Gun proponents seem to have found a reasonably popular context for continuing their attack on sensible restrictions on firearms. By focusing specifically on marijuana users and the proposition that restrictions on marijuana usage and its consequences should be loosened, they hope they’ve found a way to make inroads into this entire series of prohibitions on gun possessions. Start with marijuana users and then keep going, working to erode even these minimal protections. Rahimi may have failed, but now they are rebooting, trying another avenue for attacking remaining restrictions on guns. Much as conservatives did with Roe v.

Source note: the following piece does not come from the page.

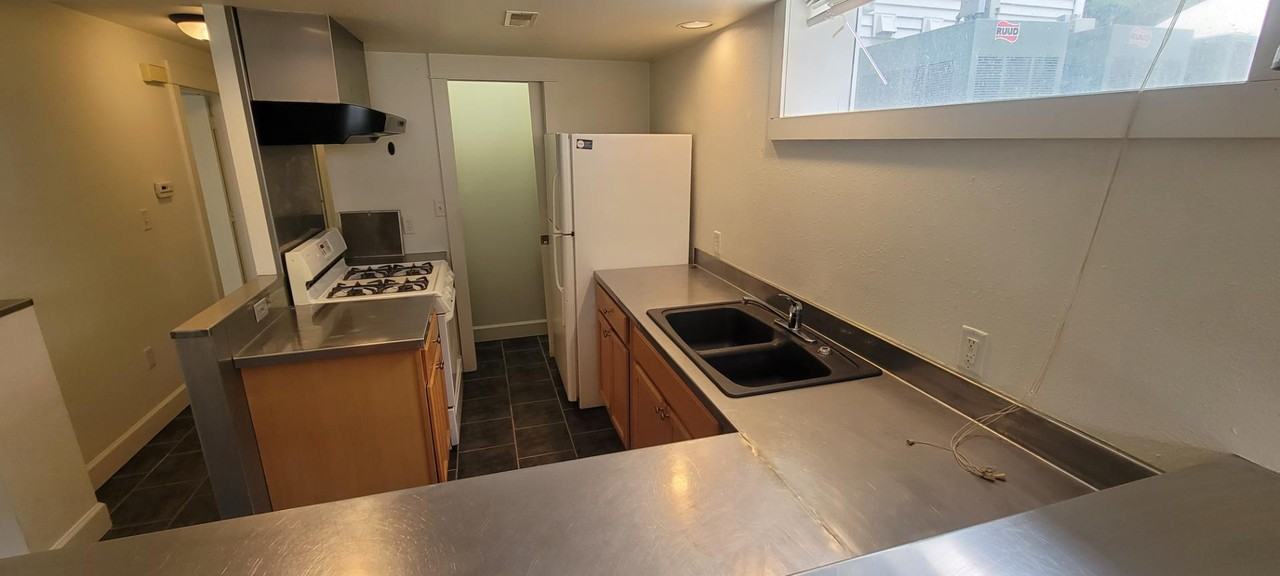 303 Center St - Photo 5 of 20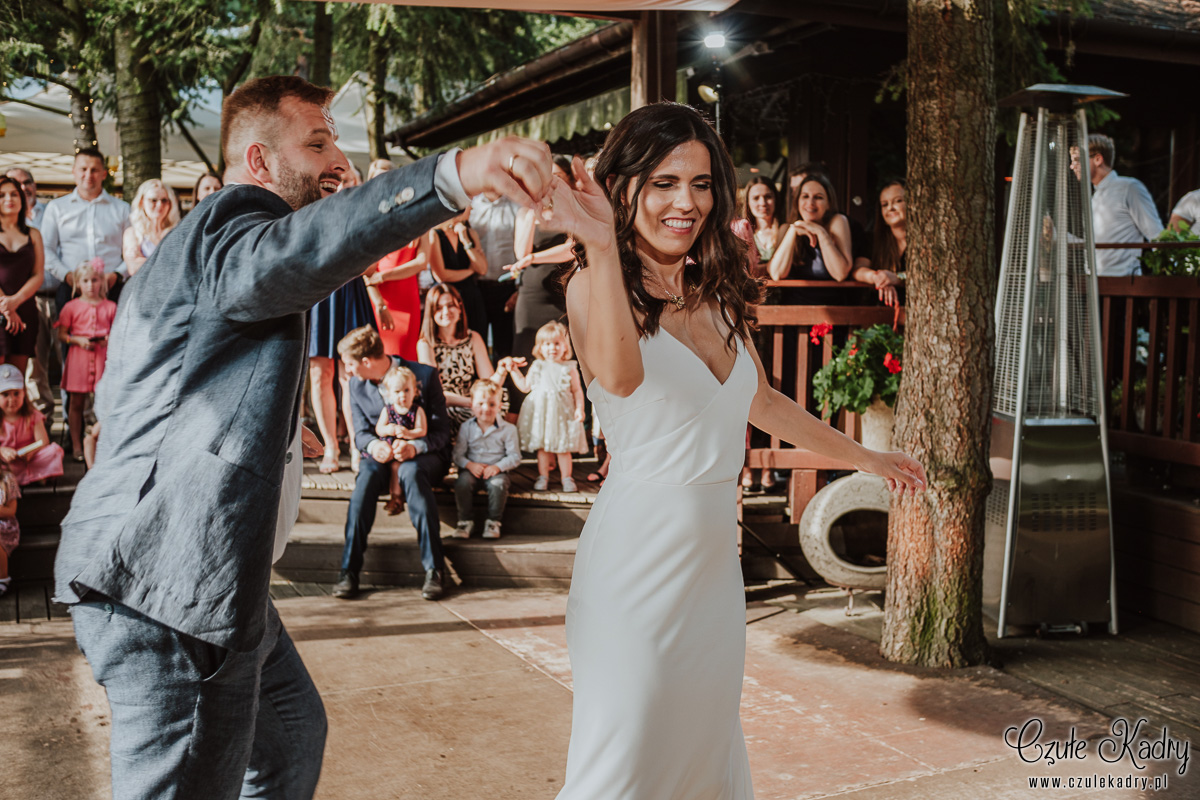 winiarnia nad jeziorem slub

Wade, patiently chipping away at abortion rights with case after case for fifty years, gun rights are on the menu. And the consequences for our communities continue to be devastating.

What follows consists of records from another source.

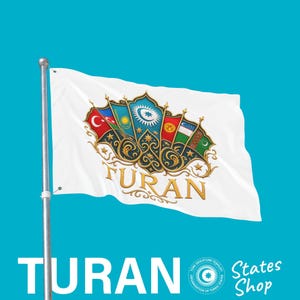 Könnte beinhalten: Eine weiße Flagge mit dem Wort "TURAN" in goldener Schrift. Die Flagge zeigt ein Design mit mehreren Flaggen und dem Text "TURK DEVLETLERI TESKILATI ORGANIZATION OF TURKIC STATES". Der Hintergrund ist einfarbig türkis.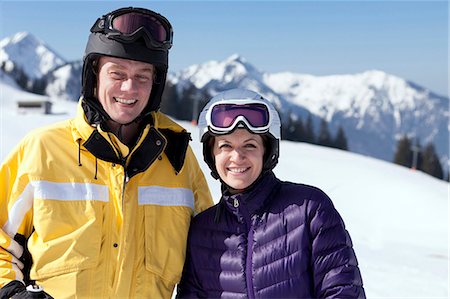 simsearch:6115-06966977,k - Young couple in a ski resort, portrait, Sudelfeld, Bavaria, Germany Stock Photo - Premium Royalty-Free, Code: 6115-06966976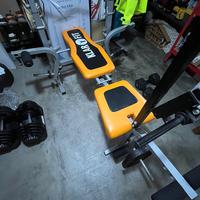 Panca+lat machine+leg extension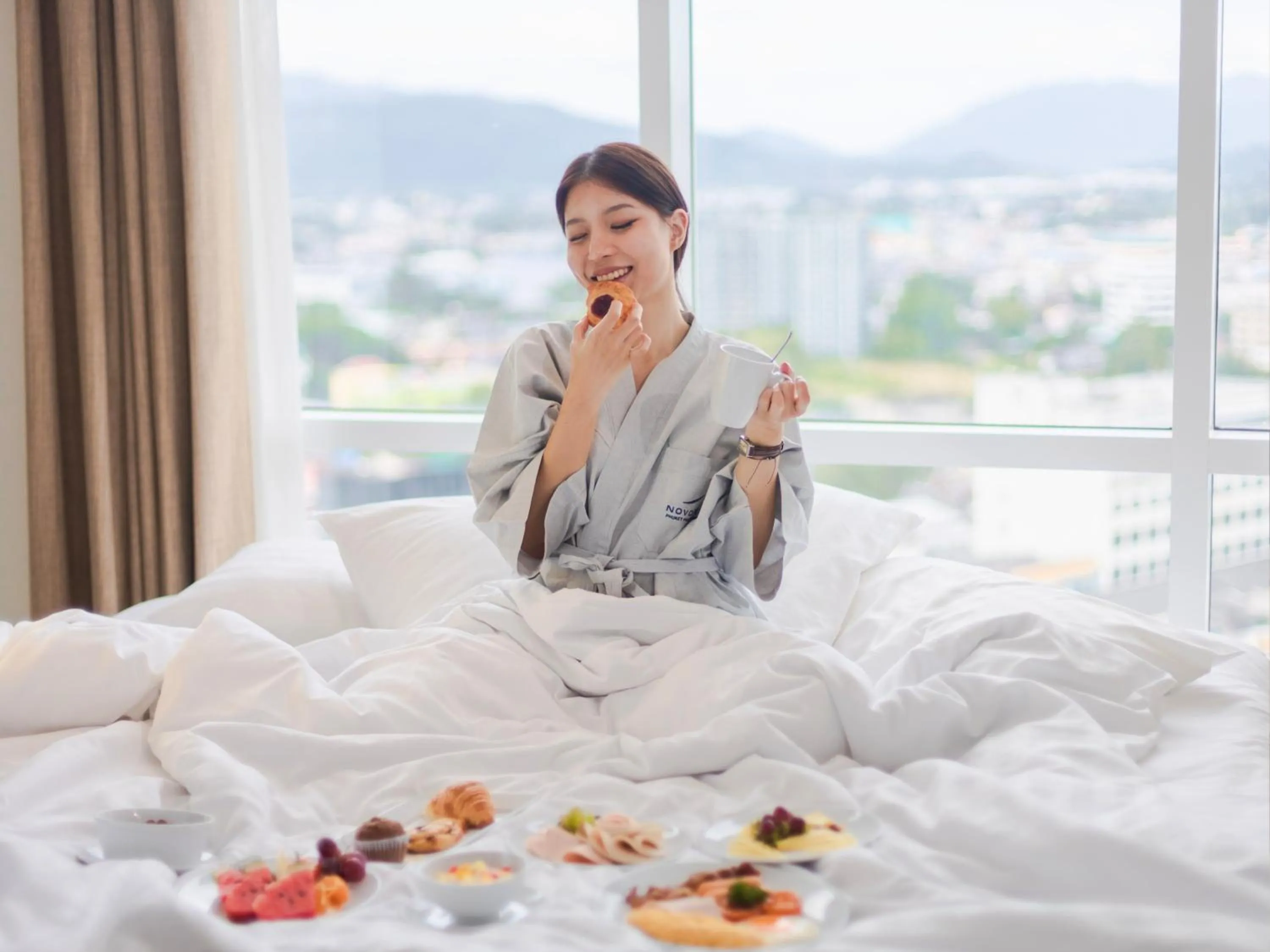 Bed in Novotel Phuket City Phokeethra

In the words of Vice President Harris today, “it does not have to be this way.” But it is, at least for now.
Ever since the Supreme Court decided that individual Americans, not just the “well regulated militia” the Second Amendment references, have a right to “keep and bear arms,” our vulnerability to gun violence has exploded. How many more students and teachers and families and communities will have to experience the devastation that Winder, Georgia, is dealing with tonight? We need people in our state legislatures and Congress, and leaders at every level of government, who will be more concerned with our children than with gun sellers’ profits.
We’re in this together,
Joyce
I cried when I heard this news. 14 years old!! A child!! His parents should have gotten him psychological help after he made violent threats last year that were important enough to bring in the FBI. Parents should be held accountable for neglecting their children’s needs resulting in mental health crises that erupt in violence. This 14 year old was most assuredly a deeply wounded and mentally ill child. He is guilty of course but so are his parents and so are the disgusting money grubbers who profit off gun sales. They should be charged as accessories after the fact. It’s just unconscionable.
Thank you professor. I think this is the only time that I used the word hate. I hate guns. We don’t need them. so many tragedies so many senseless senseless acts of violence. Peace of love everybody.